* SUPPLIED RECORDS *

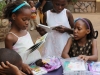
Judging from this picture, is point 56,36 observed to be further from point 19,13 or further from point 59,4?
point 19,13

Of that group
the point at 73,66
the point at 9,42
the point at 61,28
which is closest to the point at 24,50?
the point at 9,42

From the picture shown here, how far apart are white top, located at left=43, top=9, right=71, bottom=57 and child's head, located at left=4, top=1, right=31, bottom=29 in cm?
86

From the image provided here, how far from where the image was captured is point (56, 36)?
296 cm

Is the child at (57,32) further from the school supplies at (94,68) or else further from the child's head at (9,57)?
the child's head at (9,57)

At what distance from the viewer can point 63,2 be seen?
107 inches

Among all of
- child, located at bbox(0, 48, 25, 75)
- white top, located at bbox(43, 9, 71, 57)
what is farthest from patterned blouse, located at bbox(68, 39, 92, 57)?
child, located at bbox(0, 48, 25, 75)

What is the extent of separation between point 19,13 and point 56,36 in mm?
945

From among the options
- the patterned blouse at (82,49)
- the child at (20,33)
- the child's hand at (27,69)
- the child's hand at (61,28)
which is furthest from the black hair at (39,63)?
the child's hand at (61,28)

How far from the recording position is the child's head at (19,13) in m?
2.07

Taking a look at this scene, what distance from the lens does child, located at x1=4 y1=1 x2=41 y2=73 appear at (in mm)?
2049

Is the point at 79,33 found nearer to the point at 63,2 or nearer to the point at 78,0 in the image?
the point at 63,2

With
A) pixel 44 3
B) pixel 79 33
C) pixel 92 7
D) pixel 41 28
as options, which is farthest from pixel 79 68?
pixel 92 7

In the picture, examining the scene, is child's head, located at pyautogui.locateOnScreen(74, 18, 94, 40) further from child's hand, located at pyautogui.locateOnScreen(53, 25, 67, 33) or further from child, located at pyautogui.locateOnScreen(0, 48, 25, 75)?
child, located at pyautogui.locateOnScreen(0, 48, 25, 75)

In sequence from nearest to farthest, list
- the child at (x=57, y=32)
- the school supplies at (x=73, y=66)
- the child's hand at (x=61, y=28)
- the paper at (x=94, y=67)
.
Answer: the school supplies at (x=73, y=66), the paper at (x=94, y=67), the child's hand at (x=61, y=28), the child at (x=57, y=32)
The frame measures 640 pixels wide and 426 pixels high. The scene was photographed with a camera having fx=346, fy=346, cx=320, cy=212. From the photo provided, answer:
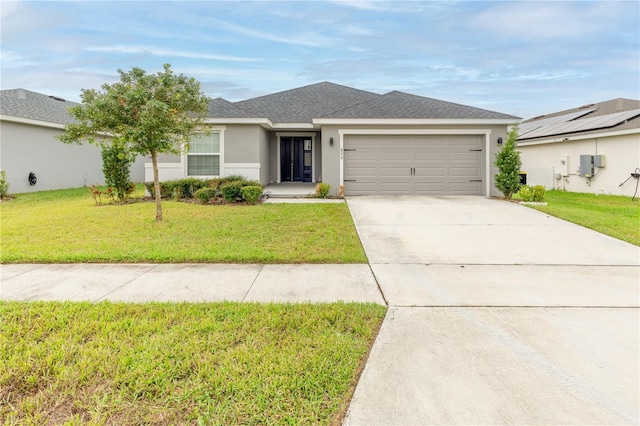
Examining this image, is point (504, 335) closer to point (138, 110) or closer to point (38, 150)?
point (138, 110)

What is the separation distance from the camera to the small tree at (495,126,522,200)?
11.6m

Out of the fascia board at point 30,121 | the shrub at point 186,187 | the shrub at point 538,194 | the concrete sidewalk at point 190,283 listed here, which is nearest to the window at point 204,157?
the shrub at point 186,187

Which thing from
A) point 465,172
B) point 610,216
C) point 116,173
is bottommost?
point 610,216

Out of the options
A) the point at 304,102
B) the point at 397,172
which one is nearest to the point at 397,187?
the point at 397,172

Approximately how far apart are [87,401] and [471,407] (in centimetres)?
247

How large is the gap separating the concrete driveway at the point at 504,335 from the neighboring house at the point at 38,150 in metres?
15.7

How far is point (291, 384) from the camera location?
2.35m

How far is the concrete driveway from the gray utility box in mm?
10600

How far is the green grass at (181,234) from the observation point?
5.56 meters

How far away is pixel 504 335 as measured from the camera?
3.11 m

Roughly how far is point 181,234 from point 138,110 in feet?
9.74

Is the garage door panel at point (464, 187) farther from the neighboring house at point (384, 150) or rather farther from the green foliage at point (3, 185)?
the green foliage at point (3, 185)

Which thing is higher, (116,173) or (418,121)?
(418,121)

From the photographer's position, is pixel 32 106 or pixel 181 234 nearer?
pixel 181 234
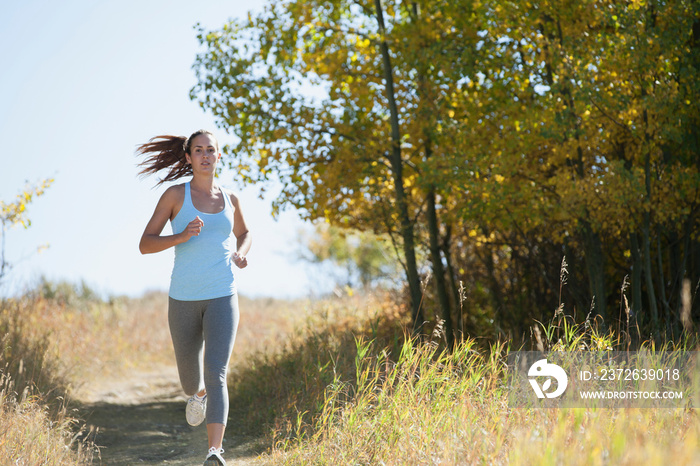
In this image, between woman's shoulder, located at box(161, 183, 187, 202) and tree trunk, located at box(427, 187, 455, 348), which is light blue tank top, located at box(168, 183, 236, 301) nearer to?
woman's shoulder, located at box(161, 183, 187, 202)

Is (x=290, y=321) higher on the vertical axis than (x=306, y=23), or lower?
lower

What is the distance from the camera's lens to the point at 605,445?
3.61m

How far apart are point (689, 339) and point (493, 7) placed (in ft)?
13.8

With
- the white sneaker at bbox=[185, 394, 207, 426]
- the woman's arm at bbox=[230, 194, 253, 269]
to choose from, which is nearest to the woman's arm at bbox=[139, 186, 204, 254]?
the woman's arm at bbox=[230, 194, 253, 269]

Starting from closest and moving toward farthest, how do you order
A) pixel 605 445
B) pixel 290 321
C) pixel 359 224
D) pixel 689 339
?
pixel 605 445, pixel 689 339, pixel 359 224, pixel 290 321

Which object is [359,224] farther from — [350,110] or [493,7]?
[493,7]

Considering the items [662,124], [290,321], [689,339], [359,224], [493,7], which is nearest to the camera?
[689,339]

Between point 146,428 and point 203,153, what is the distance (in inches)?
147

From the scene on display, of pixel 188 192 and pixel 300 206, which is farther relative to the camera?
pixel 300 206

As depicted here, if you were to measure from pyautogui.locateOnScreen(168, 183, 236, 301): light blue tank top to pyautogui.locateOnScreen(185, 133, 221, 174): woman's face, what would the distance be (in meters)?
0.28

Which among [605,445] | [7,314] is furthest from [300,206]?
[605,445]

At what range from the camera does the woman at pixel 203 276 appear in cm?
436

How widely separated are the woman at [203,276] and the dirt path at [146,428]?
1230mm

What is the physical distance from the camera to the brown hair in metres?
5.43
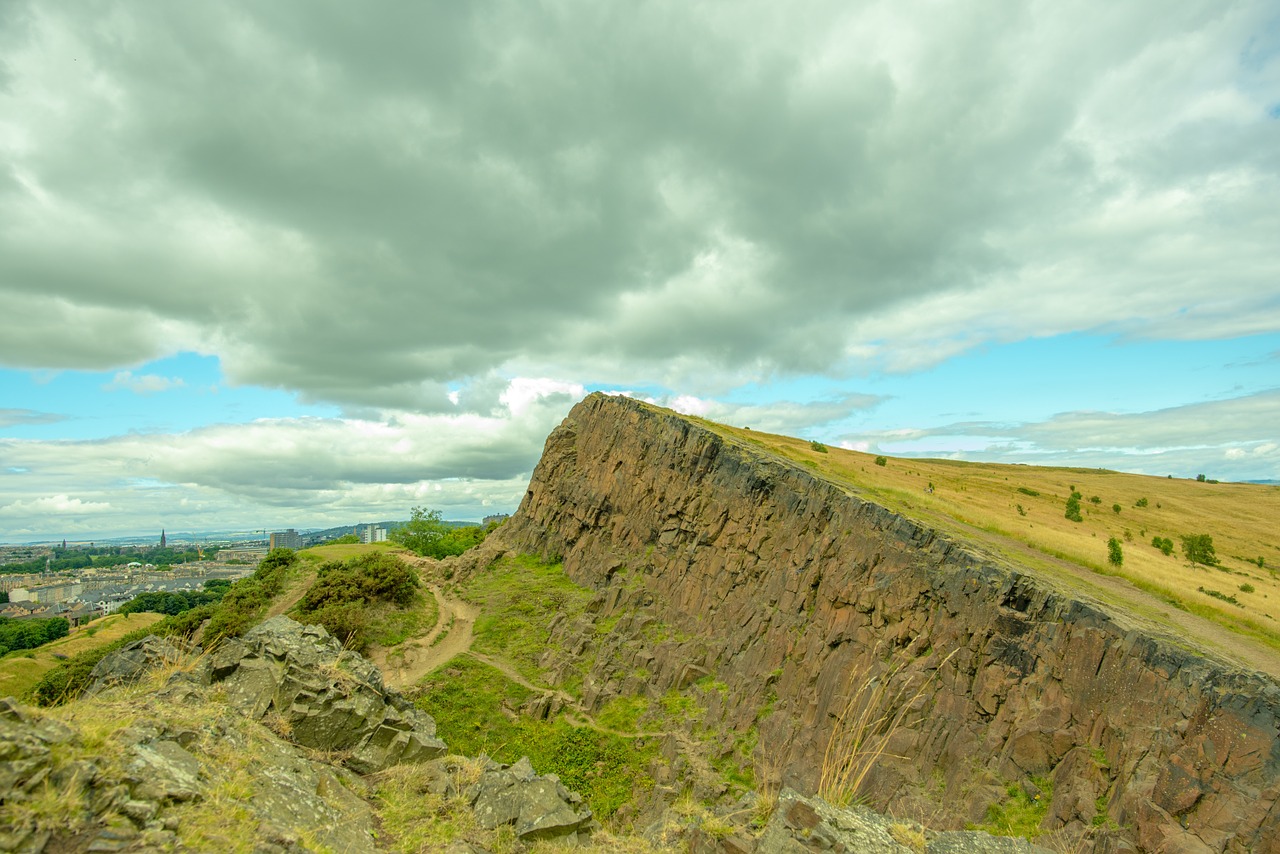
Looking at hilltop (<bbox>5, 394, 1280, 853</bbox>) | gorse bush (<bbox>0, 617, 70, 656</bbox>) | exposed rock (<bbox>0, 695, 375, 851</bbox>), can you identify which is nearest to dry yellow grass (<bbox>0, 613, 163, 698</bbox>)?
gorse bush (<bbox>0, 617, 70, 656</bbox>)

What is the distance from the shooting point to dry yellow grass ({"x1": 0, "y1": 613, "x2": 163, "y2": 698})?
1691 inches

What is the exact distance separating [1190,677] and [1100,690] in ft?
8.15

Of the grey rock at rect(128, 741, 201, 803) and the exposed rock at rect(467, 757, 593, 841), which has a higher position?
the grey rock at rect(128, 741, 201, 803)

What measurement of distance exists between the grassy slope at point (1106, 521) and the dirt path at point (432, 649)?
25.0 metres

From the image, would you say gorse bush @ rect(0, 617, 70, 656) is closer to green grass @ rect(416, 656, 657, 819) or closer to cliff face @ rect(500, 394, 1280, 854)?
green grass @ rect(416, 656, 657, 819)

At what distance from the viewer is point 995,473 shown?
89.4m

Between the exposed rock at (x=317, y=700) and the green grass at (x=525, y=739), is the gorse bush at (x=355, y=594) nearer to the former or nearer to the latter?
the green grass at (x=525, y=739)

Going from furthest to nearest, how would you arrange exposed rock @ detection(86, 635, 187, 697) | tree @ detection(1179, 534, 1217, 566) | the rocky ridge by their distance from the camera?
1. tree @ detection(1179, 534, 1217, 566)
2. exposed rock @ detection(86, 635, 187, 697)
3. the rocky ridge

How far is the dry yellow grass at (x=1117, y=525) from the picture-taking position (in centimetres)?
2581

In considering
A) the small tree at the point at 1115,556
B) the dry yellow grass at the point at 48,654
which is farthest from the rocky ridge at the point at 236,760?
the dry yellow grass at the point at 48,654

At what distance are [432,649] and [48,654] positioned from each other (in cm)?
4137

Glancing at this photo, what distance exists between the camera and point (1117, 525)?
56.2m

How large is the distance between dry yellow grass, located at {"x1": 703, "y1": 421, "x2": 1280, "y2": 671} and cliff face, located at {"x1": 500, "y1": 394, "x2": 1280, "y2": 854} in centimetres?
342

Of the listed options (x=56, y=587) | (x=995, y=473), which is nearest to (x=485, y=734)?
(x=995, y=473)
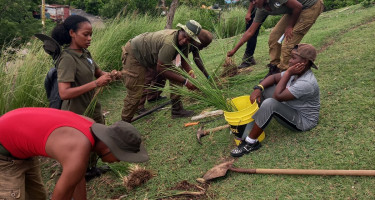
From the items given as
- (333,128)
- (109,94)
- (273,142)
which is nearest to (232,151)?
(273,142)

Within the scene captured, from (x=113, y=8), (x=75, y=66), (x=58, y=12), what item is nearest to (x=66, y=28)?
(x=75, y=66)

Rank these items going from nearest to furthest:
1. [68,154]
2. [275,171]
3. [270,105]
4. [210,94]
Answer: [68,154]
[275,171]
[270,105]
[210,94]

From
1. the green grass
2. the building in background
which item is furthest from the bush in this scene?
the building in background

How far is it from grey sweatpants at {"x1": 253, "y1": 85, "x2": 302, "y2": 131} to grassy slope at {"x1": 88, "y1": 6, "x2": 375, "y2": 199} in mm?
171

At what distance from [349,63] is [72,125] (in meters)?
3.97

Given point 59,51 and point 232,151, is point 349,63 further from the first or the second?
point 59,51

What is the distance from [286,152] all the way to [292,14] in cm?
194

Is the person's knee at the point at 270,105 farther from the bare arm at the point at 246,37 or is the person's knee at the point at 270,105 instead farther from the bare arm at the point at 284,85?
the bare arm at the point at 246,37

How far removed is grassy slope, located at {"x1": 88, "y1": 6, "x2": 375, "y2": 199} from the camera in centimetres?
266

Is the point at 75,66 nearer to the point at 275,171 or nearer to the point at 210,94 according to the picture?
the point at 210,94

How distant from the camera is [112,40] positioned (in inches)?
274

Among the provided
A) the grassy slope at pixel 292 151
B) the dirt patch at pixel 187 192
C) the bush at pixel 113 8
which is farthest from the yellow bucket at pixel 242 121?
the bush at pixel 113 8

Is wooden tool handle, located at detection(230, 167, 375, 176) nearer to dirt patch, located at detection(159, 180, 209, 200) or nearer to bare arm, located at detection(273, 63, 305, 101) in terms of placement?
dirt patch, located at detection(159, 180, 209, 200)

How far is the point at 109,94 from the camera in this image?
21.3 feet
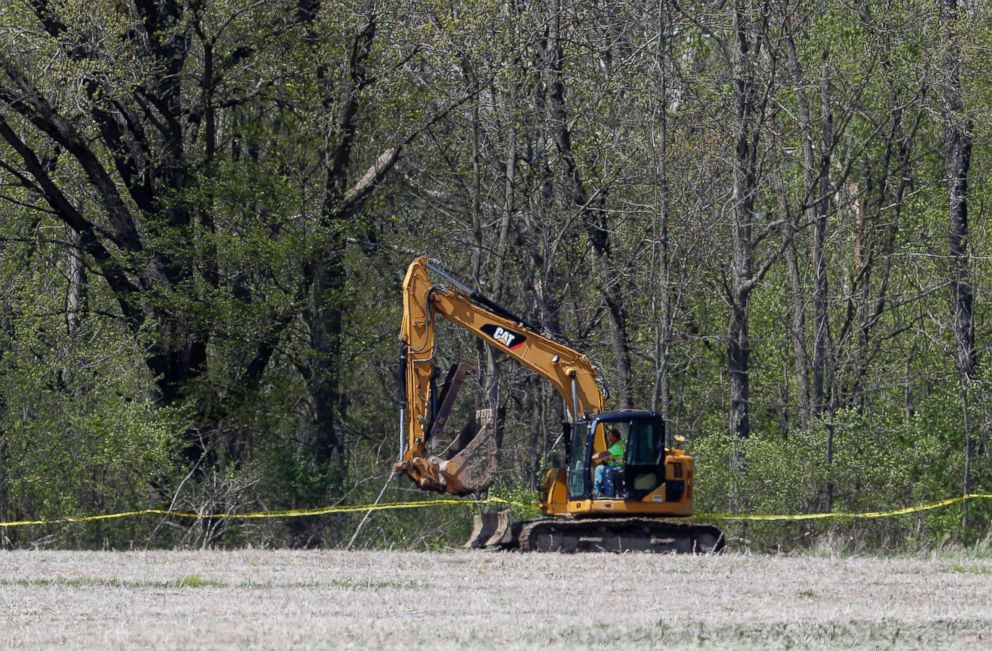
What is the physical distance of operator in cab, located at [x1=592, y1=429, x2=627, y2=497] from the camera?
19.7 m

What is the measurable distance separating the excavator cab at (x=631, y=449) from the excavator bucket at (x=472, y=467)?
1.24 meters

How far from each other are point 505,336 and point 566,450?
66.8 inches

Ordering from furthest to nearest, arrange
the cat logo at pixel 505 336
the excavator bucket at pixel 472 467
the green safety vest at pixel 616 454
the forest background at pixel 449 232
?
the forest background at pixel 449 232
the cat logo at pixel 505 336
the green safety vest at pixel 616 454
the excavator bucket at pixel 472 467

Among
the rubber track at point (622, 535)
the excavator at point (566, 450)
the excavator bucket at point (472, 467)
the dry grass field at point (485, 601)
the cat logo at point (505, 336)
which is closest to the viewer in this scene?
the dry grass field at point (485, 601)

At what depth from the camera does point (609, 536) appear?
19625mm

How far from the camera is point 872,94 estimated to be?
2847cm

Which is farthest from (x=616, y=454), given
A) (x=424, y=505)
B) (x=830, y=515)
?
(x=424, y=505)

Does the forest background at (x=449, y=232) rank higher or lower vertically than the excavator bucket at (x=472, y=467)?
higher

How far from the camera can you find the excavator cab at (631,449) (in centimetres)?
1961

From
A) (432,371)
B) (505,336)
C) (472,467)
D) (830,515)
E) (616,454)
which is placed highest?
(505,336)

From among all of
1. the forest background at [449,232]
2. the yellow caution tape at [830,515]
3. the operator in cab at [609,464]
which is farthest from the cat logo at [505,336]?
the forest background at [449,232]

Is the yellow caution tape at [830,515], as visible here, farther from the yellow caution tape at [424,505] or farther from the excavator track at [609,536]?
the excavator track at [609,536]

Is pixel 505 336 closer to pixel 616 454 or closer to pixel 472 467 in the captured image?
pixel 472 467

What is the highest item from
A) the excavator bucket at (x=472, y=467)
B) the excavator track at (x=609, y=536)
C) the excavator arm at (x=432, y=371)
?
the excavator arm at (x=432, y=371)
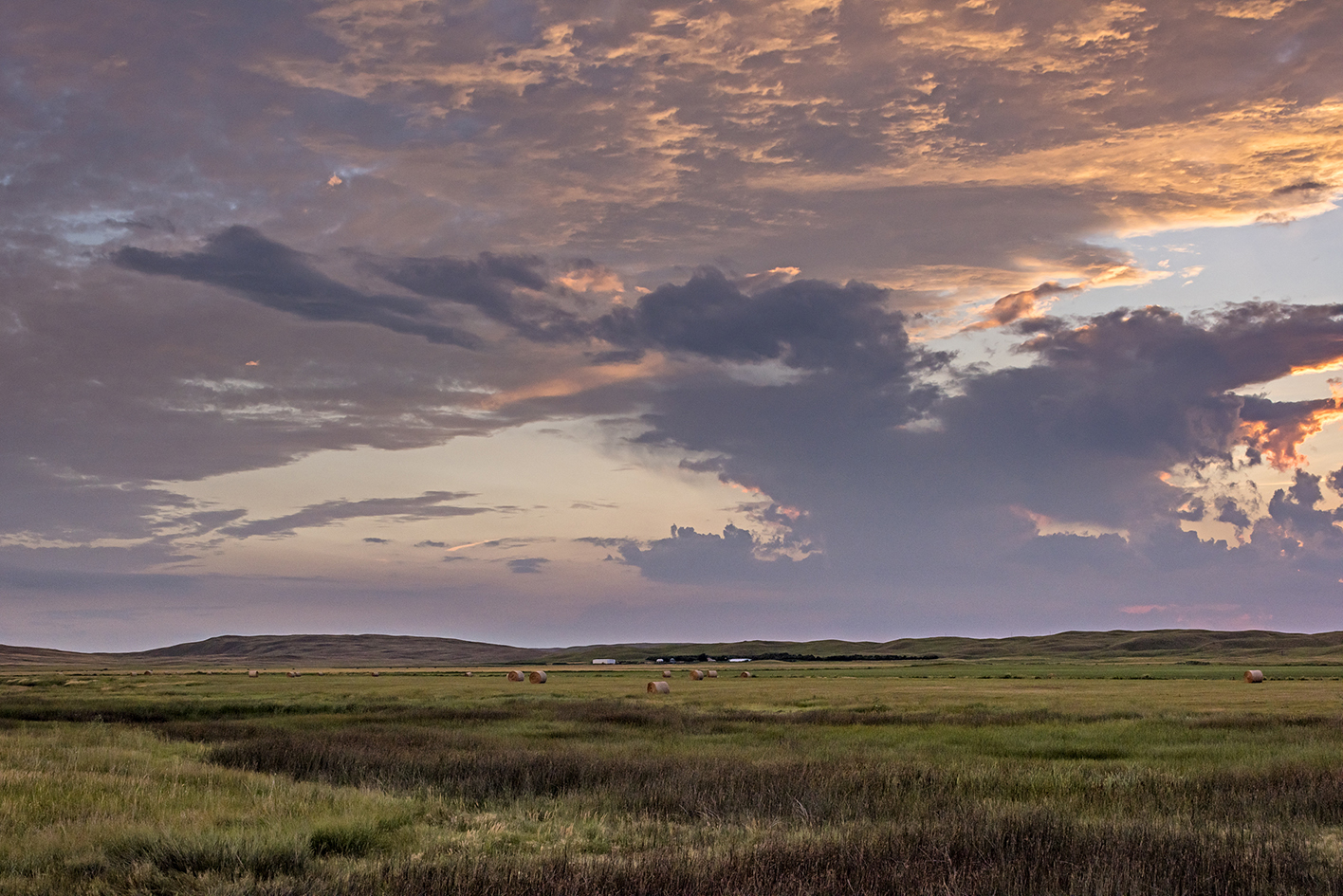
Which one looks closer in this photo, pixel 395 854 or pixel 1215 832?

* WRITTEN EXERCISE *
Rewrite the section of the data that opens with the line containing "From among the options" and closes with the line containing "Answer: the school", substituting "most distant" for "furthest" and keeping everything else the same.

* RESULT OF THE EXERCISE *
From among the options
- the patterned blouse at (82,49)
- the child at (20,33)
- the child's hand at (27,69)
- the child's hand at (61,28)
which is most distant from the black hair at (39,63)?
the child's hand at (61,28)

How far from the recording position is the child's head at (19,13) in m?
2.07

Taking a look at this scene, what distance from the lens does child, located at x1=4 y1=1 x2=41 y2=73 appear at (in mm)?
2049

Is the point at 79,33 found nearer to the point at 63,2 or nearer to the point at 78,0 in the image?
the point at 63,2

With
A) pixel 44 3
B) pixel 79 33
C) pixel 92 7
D) pixel 41 28
as options, which is farthest from pixel 79 68?
pixel 92 7

In the picture, examining the scene, is child's head, located at pyautogui.locateOnScreen(74, 18, 94, 40) further from child's hand, located at pyautogui.locateOnScreen(53, 25, 67, 33) or further from child, located at pyautogui.locateOnScreen(0, 48, 25, 75)?
child, located at pyautogui.locateOnScreen(0, 48, 25, 75)

In sequence from nearest to farthest, list
- the child at (x=57, y=32)
- the school supplies at (x=73, y=66)
- the child's hand at (x=61, y=28)
- the paper at (x=94, y=67)
.
Answer: the school supplies at (x=73, y=66), the paper at (x=94, y=67), the child's hand at (x=61, y=28), the child at (x=57, y=32)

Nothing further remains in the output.